The Office of the Company Registrar is preparing to enforce the latest amendment to the Companies Act, 2006, introducing a streamlined process for company dissolution. The provision, set to take effect by mid-March, aims to update the records of over 50 percent of registered companies that remain inactive.
Surya Prasad Chapagain, Information Officer and Sub-Registrar at the office, stated that preparations for implementing the new provision are in their final stages. He mentioned that the office plans to roll out this provision within a week and is also finalizing a new Company Administration Management Information System (CAMIS) to facilitate online services, eliminating the need for physical visits.
Currently, more than 350,000 companies are registered with the Office of the Company Registrar.
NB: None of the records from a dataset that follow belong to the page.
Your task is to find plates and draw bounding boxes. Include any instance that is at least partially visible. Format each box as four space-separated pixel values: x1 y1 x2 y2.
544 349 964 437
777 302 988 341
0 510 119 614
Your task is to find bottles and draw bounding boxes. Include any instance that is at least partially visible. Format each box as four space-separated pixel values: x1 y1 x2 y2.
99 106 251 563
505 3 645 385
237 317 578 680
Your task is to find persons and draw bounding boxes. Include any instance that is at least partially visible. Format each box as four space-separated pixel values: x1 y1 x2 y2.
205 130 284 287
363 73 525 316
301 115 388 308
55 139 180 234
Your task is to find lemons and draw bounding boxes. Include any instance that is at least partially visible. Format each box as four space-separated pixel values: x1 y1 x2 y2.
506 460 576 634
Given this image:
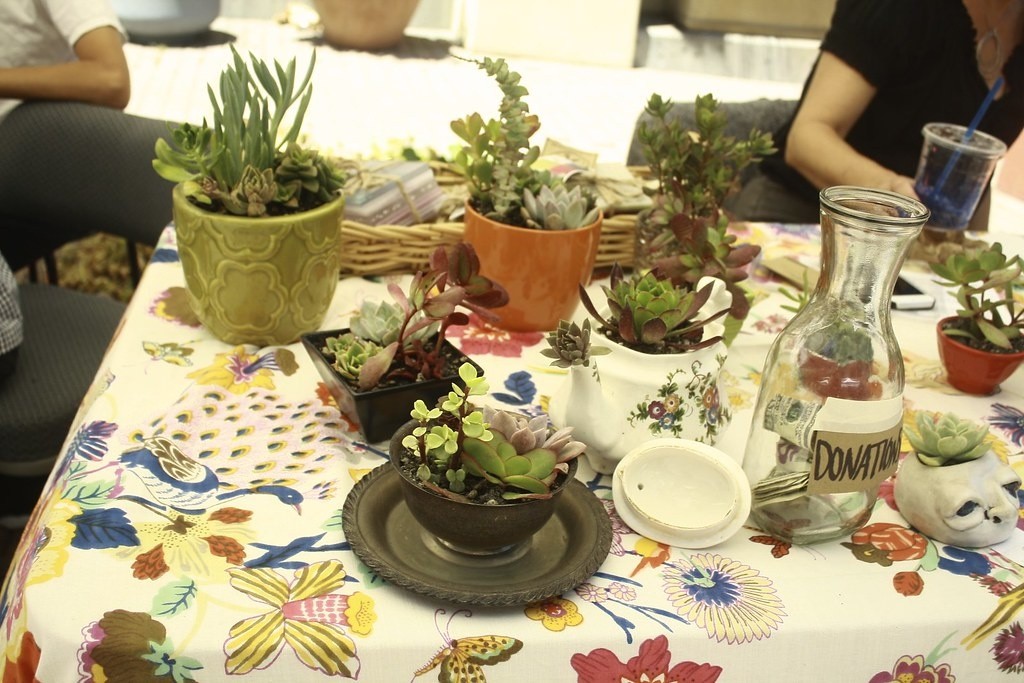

However, fewer than half of them update their records regularly.
Sub-Registrar Devi Prasad Subedi explained that many companies fail to submit updates on time. Some have not updated their records for years, while others do so only once every two or three years. He noted that with the introduction of this provision, more companies are expected to update their records rather than opt for dissolution.
The office anticipates that some of the 175,000 inactive companies will proceed with dissolution, while most will choose to update their records. This provision was introduced by the government through an ordinance, published in the Nepal Gazette on January 13, as part of efforts to improve Nepal’s business environment.
Section 136(a) of the Companies Act, 2006, now allows companies to apply for dissolution if they have not conducted business, are inactive, have failed to submit records under Section 80, or have unpaid fines under Section 81. A company must make this decision through a general assembly meeting before applying to the registrar’s office.
Previously, a quorum was required for such decisions. However, the amendment removes this requirement, allowing the present directors or shareholders to decide on dissolution if a general assembly cannot be convened. Subedi explained that this change benefits those whose co-founders are unavailable. For instance, if five people formed a company and three are out of contact, the remaining members can now dissolve it instead of accumulating fines.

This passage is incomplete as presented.